The authors declare no conflict of interest.

Figures

Figure 1
Figure 1
Somatic mutation profiles of pre‐treatment tissues and matched blood samples for ten patients with non‐small cell lung cancer (NSCLC). a) Left, heatmap showing inter‐individual overlap in the mutation spectrum for cases in the NSCLC dataset of TCGA. The percentage of overlap was calculated as the ratio between the numbers of intersected and union genes. Color bar, percentage of overlap. For clear visualization, 50 patients randomly selected from 1059 cases are shown. Right, histogram showing the distribution of percentages of overlap for all patients with NSCLC in TCGA. Blue line, fitting curve. b) Mutant genes detected in more than one patient in the cohort are illustrated. Total mutation burden (per MB) and clinical information are annotated in the upper two panels. Gene names are labeled on the right. The substitution spectrum and composition of clonal/subclonal mutations for all detected mutations are shown in the lower two panels. c) The heatmap shows an overview of individually customized panels (ICPs) and follow‐up ctDNA sequencing for each patient. The left column represents all genes in the ICP; the middle column summarizes ctDNA sequencing results for baseline samples; the right column indicates genes for which ctDNA could be detected in the following assays at least once. Blue square, genes detected over the duration of the treatment; red square, genes never detected in any following ctDNA sequencings; yellow square, ctDNA detected; grey square, ctDNA not detected; green square, sequencing not performed. d) Number of overlapping genes between the whole exome sequencing (WES)‐based mutation spectrum and panel gene lists. Upper panel, mutation spectrum obtained from the 10 patients; lower panel, mutation spectrum obtained from the NSCLC dataset of TCGA. Red box, number of genes detected by ICP‐based sequencing during the course of treatment; blue box, virtual validation of commercial panels, number of genes shared between the commercial panel gene list and patient mutation spectra.
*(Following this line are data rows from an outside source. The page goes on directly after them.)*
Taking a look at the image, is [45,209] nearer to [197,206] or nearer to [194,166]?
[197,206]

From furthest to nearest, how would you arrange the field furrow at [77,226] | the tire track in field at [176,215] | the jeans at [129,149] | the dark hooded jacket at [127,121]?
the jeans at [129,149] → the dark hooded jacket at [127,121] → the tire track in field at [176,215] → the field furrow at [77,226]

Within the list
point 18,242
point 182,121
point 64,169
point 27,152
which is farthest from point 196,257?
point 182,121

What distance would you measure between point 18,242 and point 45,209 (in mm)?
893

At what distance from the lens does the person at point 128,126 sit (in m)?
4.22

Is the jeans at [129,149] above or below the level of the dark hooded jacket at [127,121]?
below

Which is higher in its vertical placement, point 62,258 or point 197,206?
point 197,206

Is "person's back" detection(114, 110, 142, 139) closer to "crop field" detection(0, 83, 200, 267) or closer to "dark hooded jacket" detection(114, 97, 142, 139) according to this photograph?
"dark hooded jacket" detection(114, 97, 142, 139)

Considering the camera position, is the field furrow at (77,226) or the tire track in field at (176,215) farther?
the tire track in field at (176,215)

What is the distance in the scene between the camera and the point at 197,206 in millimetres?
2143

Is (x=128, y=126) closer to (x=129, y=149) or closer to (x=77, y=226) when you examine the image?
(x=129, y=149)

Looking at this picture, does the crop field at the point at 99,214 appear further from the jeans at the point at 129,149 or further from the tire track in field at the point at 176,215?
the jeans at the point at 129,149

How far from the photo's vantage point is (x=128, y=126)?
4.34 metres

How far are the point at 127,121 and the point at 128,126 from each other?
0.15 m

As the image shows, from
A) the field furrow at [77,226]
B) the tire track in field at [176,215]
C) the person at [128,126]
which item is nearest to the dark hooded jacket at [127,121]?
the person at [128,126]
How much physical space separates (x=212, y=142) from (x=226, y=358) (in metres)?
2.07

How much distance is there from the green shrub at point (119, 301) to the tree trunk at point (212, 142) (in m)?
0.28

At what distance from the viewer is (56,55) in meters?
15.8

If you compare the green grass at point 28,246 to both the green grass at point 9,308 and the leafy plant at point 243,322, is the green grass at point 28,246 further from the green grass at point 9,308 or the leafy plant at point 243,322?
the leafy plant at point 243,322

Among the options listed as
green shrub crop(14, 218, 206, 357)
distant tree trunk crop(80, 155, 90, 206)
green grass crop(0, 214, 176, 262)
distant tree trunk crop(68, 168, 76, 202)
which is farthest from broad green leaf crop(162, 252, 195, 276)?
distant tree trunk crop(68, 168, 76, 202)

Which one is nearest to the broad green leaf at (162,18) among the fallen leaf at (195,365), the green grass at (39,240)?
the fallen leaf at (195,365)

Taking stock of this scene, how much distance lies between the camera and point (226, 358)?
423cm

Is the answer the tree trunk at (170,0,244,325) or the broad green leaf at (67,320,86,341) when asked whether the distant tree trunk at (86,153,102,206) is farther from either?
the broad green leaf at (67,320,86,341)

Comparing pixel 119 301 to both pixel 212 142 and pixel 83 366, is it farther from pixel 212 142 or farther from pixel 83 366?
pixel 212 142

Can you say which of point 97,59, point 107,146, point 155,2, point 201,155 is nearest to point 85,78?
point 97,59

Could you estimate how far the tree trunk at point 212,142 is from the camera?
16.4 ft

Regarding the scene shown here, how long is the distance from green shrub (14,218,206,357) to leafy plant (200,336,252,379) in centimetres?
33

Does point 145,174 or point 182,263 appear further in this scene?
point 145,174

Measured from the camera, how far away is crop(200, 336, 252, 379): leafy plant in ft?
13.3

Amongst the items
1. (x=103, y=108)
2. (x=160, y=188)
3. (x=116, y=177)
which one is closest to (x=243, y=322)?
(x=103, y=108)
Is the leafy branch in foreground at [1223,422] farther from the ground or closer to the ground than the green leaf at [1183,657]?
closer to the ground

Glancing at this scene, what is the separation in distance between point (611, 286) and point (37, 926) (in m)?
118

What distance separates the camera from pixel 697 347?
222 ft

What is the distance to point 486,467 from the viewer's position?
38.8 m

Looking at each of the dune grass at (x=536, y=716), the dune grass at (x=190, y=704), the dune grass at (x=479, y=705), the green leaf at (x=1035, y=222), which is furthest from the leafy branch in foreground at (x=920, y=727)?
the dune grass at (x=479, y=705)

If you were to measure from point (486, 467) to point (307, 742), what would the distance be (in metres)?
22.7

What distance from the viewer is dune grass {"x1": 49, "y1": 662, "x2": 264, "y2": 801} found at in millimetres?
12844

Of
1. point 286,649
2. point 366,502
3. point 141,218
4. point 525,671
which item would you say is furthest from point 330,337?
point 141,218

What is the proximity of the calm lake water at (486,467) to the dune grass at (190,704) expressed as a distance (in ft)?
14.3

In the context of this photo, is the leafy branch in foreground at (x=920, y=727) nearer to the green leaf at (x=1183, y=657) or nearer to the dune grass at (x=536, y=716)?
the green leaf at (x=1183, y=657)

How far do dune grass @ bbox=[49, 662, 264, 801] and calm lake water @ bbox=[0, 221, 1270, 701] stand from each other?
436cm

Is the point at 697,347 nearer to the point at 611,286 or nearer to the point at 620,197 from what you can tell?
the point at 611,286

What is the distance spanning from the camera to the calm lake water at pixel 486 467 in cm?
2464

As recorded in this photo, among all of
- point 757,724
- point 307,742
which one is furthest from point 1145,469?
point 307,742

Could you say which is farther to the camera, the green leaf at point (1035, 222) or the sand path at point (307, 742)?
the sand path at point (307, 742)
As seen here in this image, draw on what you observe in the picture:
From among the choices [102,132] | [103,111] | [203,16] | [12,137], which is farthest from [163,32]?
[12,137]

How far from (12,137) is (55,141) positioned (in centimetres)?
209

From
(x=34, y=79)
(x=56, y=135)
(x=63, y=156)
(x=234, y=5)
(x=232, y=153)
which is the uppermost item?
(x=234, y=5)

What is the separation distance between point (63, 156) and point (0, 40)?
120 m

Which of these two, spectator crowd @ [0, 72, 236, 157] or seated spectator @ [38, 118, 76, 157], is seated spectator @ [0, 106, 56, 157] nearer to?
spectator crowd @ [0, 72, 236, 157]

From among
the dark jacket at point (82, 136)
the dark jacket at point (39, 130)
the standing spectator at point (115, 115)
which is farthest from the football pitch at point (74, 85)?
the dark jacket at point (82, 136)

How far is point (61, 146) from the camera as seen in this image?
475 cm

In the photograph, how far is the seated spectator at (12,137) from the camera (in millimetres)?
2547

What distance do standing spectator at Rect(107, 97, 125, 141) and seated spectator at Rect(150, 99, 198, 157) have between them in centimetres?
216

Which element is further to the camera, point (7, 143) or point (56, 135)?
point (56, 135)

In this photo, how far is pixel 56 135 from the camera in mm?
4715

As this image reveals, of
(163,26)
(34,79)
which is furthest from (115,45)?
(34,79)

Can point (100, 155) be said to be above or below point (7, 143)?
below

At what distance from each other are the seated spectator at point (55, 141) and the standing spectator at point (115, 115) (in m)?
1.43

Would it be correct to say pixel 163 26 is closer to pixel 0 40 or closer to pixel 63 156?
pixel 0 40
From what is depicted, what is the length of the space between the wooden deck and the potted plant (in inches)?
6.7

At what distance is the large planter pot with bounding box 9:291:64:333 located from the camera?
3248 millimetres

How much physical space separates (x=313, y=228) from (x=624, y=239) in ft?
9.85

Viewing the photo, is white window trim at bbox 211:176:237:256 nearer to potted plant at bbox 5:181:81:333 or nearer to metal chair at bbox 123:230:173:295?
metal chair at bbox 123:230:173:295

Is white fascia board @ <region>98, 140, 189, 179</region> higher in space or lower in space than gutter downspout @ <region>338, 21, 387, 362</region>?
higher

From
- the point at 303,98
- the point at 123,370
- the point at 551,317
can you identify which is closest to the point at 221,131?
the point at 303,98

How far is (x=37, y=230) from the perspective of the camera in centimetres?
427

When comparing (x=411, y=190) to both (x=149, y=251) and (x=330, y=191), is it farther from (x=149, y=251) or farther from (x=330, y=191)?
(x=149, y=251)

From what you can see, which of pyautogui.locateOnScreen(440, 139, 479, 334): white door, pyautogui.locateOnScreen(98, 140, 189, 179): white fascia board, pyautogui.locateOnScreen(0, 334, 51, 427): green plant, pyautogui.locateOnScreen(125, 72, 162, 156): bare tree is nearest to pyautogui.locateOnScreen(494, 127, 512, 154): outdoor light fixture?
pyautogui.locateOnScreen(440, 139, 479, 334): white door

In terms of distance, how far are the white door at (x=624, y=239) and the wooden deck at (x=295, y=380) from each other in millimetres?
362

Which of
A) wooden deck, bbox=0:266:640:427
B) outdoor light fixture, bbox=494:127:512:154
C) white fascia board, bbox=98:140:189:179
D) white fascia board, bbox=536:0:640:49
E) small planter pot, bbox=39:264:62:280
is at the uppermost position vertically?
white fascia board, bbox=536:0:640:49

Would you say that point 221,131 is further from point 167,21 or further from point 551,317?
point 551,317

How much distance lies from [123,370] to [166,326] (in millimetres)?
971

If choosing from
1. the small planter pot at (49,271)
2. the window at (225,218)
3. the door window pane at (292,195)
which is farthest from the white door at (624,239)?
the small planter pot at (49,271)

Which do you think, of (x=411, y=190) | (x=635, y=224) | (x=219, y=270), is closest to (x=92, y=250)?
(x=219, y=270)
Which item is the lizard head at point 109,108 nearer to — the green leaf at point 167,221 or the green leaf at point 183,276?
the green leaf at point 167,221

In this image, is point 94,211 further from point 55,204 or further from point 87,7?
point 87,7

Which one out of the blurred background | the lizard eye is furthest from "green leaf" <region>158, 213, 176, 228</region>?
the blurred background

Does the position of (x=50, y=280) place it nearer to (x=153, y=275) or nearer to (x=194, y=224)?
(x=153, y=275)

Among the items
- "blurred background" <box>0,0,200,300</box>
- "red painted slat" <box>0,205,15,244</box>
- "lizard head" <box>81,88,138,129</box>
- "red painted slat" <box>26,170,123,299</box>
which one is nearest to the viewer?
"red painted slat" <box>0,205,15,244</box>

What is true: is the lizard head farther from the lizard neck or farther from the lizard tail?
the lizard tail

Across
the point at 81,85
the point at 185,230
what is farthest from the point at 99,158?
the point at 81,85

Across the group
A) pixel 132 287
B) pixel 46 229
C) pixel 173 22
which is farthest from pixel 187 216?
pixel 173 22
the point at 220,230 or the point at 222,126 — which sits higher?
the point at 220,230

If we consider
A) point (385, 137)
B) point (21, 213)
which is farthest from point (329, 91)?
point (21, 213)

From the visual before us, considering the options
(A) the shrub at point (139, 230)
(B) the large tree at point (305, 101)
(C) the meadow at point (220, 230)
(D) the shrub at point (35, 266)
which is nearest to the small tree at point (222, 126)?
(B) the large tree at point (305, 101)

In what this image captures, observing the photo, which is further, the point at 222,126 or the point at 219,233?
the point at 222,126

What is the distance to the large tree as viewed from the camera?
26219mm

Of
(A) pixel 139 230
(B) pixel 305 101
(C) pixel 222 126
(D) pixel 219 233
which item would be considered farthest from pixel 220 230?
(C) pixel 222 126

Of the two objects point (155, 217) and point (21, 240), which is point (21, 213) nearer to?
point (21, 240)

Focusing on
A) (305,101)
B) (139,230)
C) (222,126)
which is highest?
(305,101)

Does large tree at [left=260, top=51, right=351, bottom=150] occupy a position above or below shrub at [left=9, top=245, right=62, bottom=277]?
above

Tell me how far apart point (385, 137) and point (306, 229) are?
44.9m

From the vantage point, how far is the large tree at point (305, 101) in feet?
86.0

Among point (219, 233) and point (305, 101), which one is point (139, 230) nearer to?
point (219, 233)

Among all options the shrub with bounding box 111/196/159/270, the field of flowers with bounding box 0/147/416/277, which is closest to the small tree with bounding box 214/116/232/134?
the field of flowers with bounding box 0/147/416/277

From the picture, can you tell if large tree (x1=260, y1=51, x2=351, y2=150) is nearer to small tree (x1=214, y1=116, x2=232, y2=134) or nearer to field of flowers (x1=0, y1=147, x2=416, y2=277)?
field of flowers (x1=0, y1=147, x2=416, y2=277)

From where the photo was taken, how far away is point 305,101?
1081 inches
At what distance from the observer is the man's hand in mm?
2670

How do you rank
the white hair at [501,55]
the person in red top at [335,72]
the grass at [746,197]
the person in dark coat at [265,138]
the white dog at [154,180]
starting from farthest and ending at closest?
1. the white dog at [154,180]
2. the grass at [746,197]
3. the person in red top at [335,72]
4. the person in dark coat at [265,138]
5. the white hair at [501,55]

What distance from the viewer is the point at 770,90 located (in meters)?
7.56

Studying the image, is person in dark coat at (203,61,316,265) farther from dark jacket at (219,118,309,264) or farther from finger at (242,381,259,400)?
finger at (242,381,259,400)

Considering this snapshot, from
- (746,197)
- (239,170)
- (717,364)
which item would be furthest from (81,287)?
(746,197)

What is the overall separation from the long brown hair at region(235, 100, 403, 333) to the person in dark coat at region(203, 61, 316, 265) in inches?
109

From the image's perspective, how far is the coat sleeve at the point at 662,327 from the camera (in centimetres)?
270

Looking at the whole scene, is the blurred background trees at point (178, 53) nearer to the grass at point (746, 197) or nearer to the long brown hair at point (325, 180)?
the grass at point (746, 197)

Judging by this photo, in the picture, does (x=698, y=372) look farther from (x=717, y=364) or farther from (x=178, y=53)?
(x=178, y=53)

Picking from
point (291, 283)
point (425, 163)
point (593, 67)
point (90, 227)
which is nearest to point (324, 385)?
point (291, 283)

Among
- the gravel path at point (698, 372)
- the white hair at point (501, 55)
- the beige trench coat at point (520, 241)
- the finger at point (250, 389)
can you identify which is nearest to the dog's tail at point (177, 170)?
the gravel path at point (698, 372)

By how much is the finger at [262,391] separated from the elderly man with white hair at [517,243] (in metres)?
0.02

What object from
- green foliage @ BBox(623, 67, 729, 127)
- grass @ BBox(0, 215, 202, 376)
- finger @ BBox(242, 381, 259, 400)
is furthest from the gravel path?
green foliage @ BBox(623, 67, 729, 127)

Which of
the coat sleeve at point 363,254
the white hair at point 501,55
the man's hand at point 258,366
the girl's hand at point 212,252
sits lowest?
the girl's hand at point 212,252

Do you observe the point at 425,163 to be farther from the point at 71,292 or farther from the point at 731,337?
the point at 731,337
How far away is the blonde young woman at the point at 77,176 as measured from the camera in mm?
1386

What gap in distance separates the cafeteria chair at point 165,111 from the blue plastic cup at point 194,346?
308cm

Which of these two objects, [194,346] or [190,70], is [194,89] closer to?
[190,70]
The boxplot shows the median value with ranges. p‐values are based on Kruskal–Wallis tests; for comparisons between the red box and each labeled box: *p < 0.05, **p < 0.01, ***p < 0.001. The red vertical line and red shadow indicate the median and range for the red box.
Figure 2
Figure 2
Tumor burden with respect to ctDNA changes during the course of follow‐up. a) Sequential neoantigen ctDNA‐assessment and tumor burden during treatment. The dynamic changes in the ctDNA allele frequencies are presented as lines of different colors. Tumor burden was quantified as the sum of products of perpendicular diameters (SPDs), and illustrated as black lines for each patient. SPDs were subjected to linear scaling. b) Correlation between the magnitude of the ctDNA decline and clinical outcomes after immune checkpoint blockade (ICB) administration. Grey bar plot in upper panel, fold‐change in mean ctDNA minor allele frequency (MAF) from the baseline to 12 weeks after first cycle of administration. Lower panel, heatmap showing the trend in radiological imaging‐based SPD‐measured tumor burden from the baseline evaluation to the last radiological follow‐up. Each lane represented the tumor burden for one patients serially. Each color square within the lane represented the tumor burden in each surveillance scan. The baseline tissue tumor mutational burden (TMB) and best of response (BOR) for each patient are annotated above the heatmap. The color gradient indicates the change in tumor burden. Patients are ordered according to the decline in ctDNA at 12 weeks. c) Time to tumor burden versus ctDNA decline among patients with radiological confirmation of >50% SPD decline. Statistics are based on two‐tailed paired Student's t‐tests.
Figure 3
Figure 3
Radiological and serological follow‐ups for P2 with unmeasurable lesions. Upper panels, surveillance CT, MRI scans (with contrast), or ECT showing the change in tumor burden over time in the mediastinal lymph node (LN), cranial bone, and lumbar vertebrae. Red arrowheads indicate the lesion site. Lower panel, clinical course. Red lines, SPD; green line with shadow, mean ctDNA MAF with the range for all detected mutations in ctDNA.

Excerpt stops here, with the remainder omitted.